Ducking and twisting are straightforward exercises that stretch and strengthen your ab muscles and you can use it as you go about your normal daily activities to. For example, to get an object that is on your right, reach for it with the left hand and vice versa. If you must look behind you, do it by keeping your hips in place and twisting at the waist. These basic actions stretch your muscles for a leaner look.


You can do all the ab exercises in the world, but you will not see if the muscles are hidden under a layer of abdominal fat. Nutrition is a fundamental part of the development of great abs too, and some monitoring is indispensable if one wants to shake off body fat. This is doubly important with the evening meal as most people are not very animated after dinner. This means they burn less calories. Try to drink a big glass of water before you dine so you are less tempted to guzzle everything on the table.
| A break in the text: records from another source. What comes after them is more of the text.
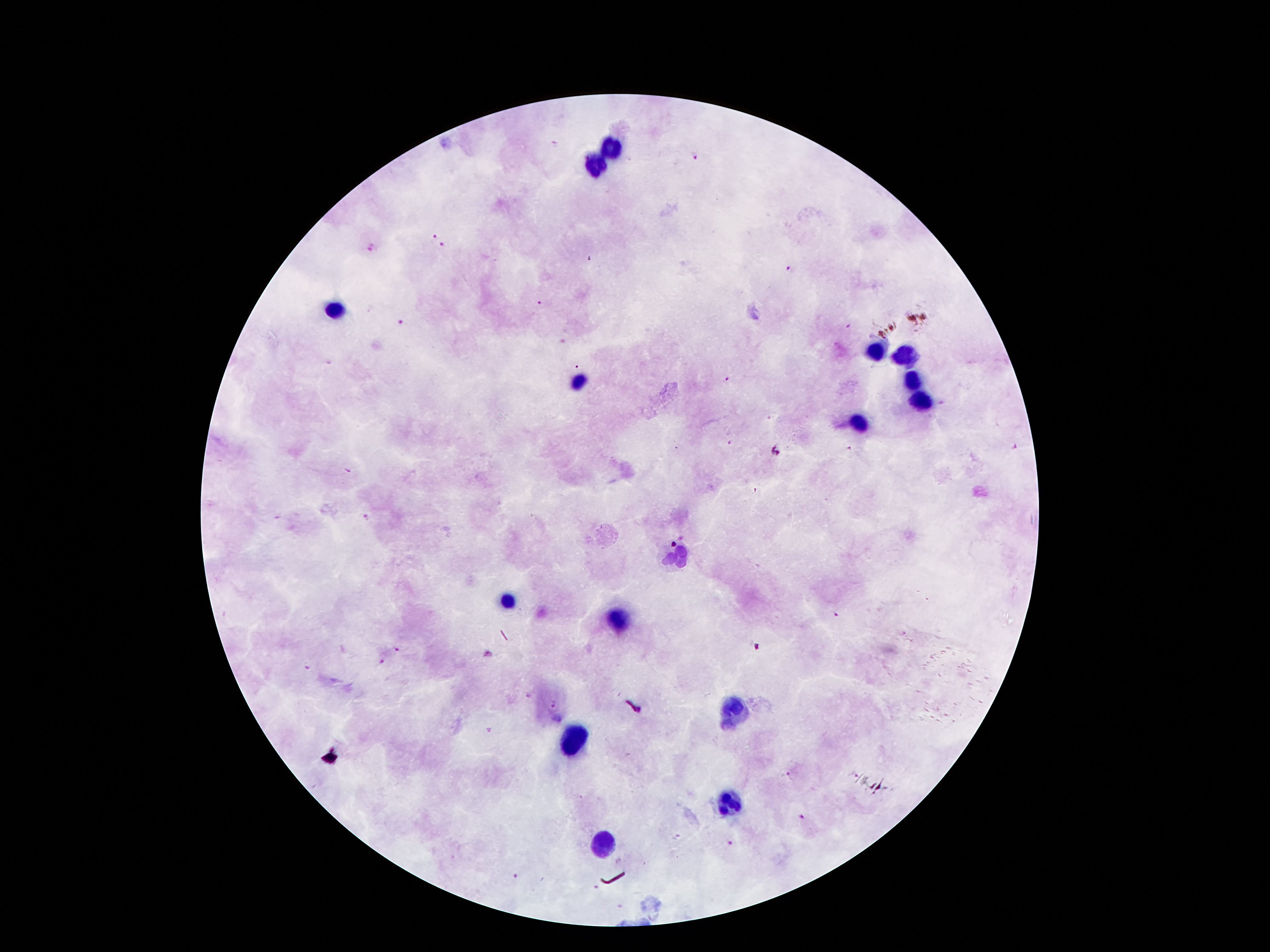 Approximate centers as [x, y] in pixels. Leukocyte locations: [610, 149], [596, 164], [333, 310], [876, 351], [905, 357], [574, 382], [912, 383], [923, 398], [860, 423], [677, 559], [506, 600], [621, 622], [730, 712], [575, 737], [728, 798], [603, 846]. Malaria parasite locations: [553, 145], [694, 156], [433, 233], [373, 246], [443, 246], [790, 269], [540, 303], [400, 322], [848, 326], [330, 362], [578, 368], [729, 379], [730, 443], [1014, 448], [850, 449], [775, 451], [349, 471], [756, 491], [366, 516], [837, 615], [397, 648], [488, 654], [382, 661], [309, 666], [528, 695], [554, 704], [490, 730], [790, 775], [802, 817], [729, 844], [518, 876]. Thick peripheral-blood smear. Image is 1270×952 pixels. One field from this slide. 100x magnification. Photographed through the microscope eyepiece with a smartphone camera. Giemsa-stained preparation. Patient malaria status: infected with Plasmodium falciparum.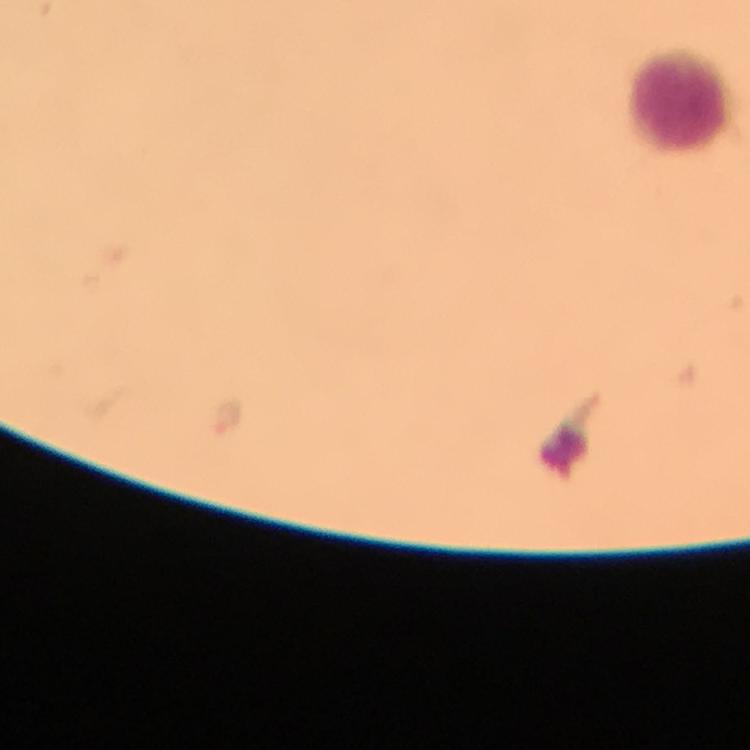
Approximate object centers, in pixels from the top-left corner.
Summary:
  - Plasmodium parasite locations: (x=226, y=416)
  - Leukocyte locations: (x=681, y=98)
  - Magnification: 100x
  - Image size: 750×750 pixels
  - Stain: Giemsa
  - Immersion oil: applied
  - Context: from a malaria diagnostic workup
  - Preparation: thick smear
  - Cropped from: one field of view
  - Capture: smartphone camera through the microscopeAssess this cell for malaria.
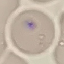
Uninfected.

Giemsa stain. Photographed with a smartphone camera at the microscope eyepiece. Automatically extracted cell patch, resized to 64 × 64 pixels. Thin smear of blood.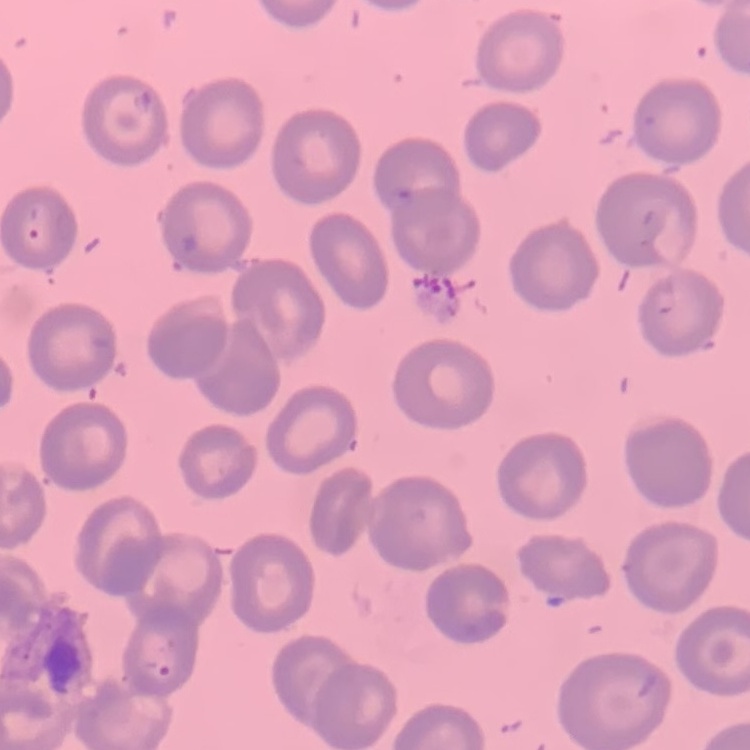
The erythrocytes exhibit no rouleaux formation. Stained with either Field's or Giemsa. One tile cut from a larger photomicrograph. Thin peripheral smear.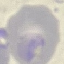

result = no malaria parasites seen
preparation = thin blood smear
stain = Giemsa
image type = automatically extracted cell patch, resized to 64 × 64 pixels
capture = smartphone camera at the microscope eyepieceReport the malaria status of this cell.
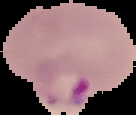

Parasitized.

image_type: cell region segmented out of the field of view; surrounding area masked to black
preparation: thin blood smear
image_size: 136×115 pixelsIdentify the parasite.
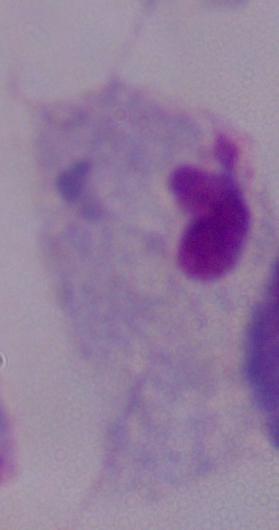

A trichomonad.

{
  "magnification": "1000x",
  "modality": "micrograph"
}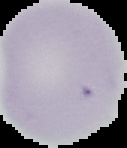

preparation = thin blood smear
image size = 127×148 pixels
malaria status = uninfected
image type = segmented cell region with the area outside set to black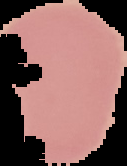 The area outside the segmented cell region is set to black. From a thin blood film. Malaria status: uninfected. Image is 127×166 pixels.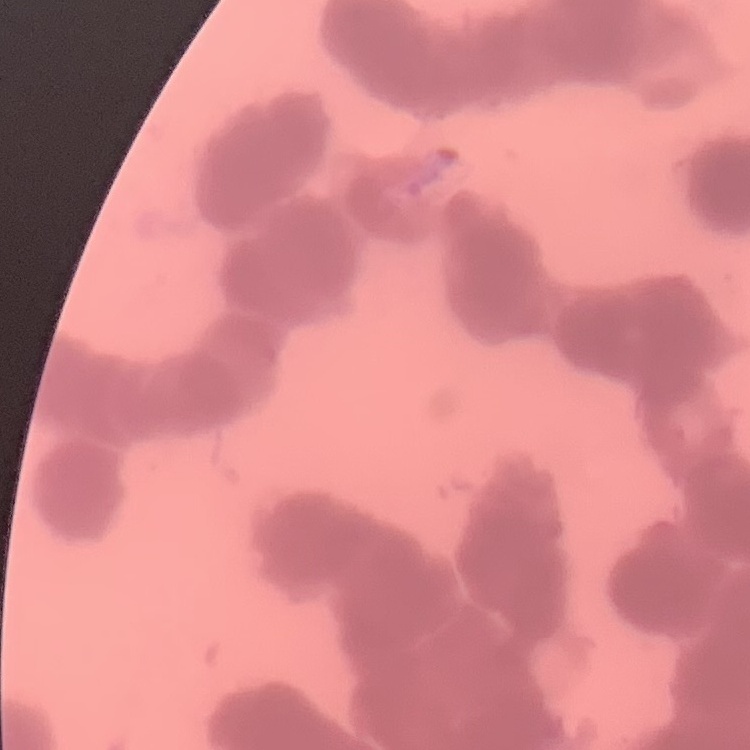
Fill your plate with fresh vegetables, whole grains and lean proteins. A sensible diet combined with habitual abdominal exercises will give you that trim, sexy waistline you've forever wanted.


Doing ab workouts regularly is not enough to achieve sculpted, six-pack abs. Nourishment plays a considerable part as well. Start by giving up high-calorie soft drinks and energy drinks and start imbibing good old water instead. Ideally, you should down approximately two liters of water a day. Not only will this keep you hydrated, it will stave off the hunger pangs. You should also avoid sugar and starchy foods as white bread and rice. Your body tends to quickly metabolize these foods in fat. Importantly, stay motivated and remember that the absence of one day of exercise or indulging in a piece of cake is not the end of the world. Simply return to your routine the next day and look forward to a slimmer, trimmer you.

 

Andrew Wilson looks after KnowHow-Now.com a social networking site for content producers and their audience. If you want to learn about getting six pack abs or contribute articles and blog posts on almost any topic check out this rapidly growing site.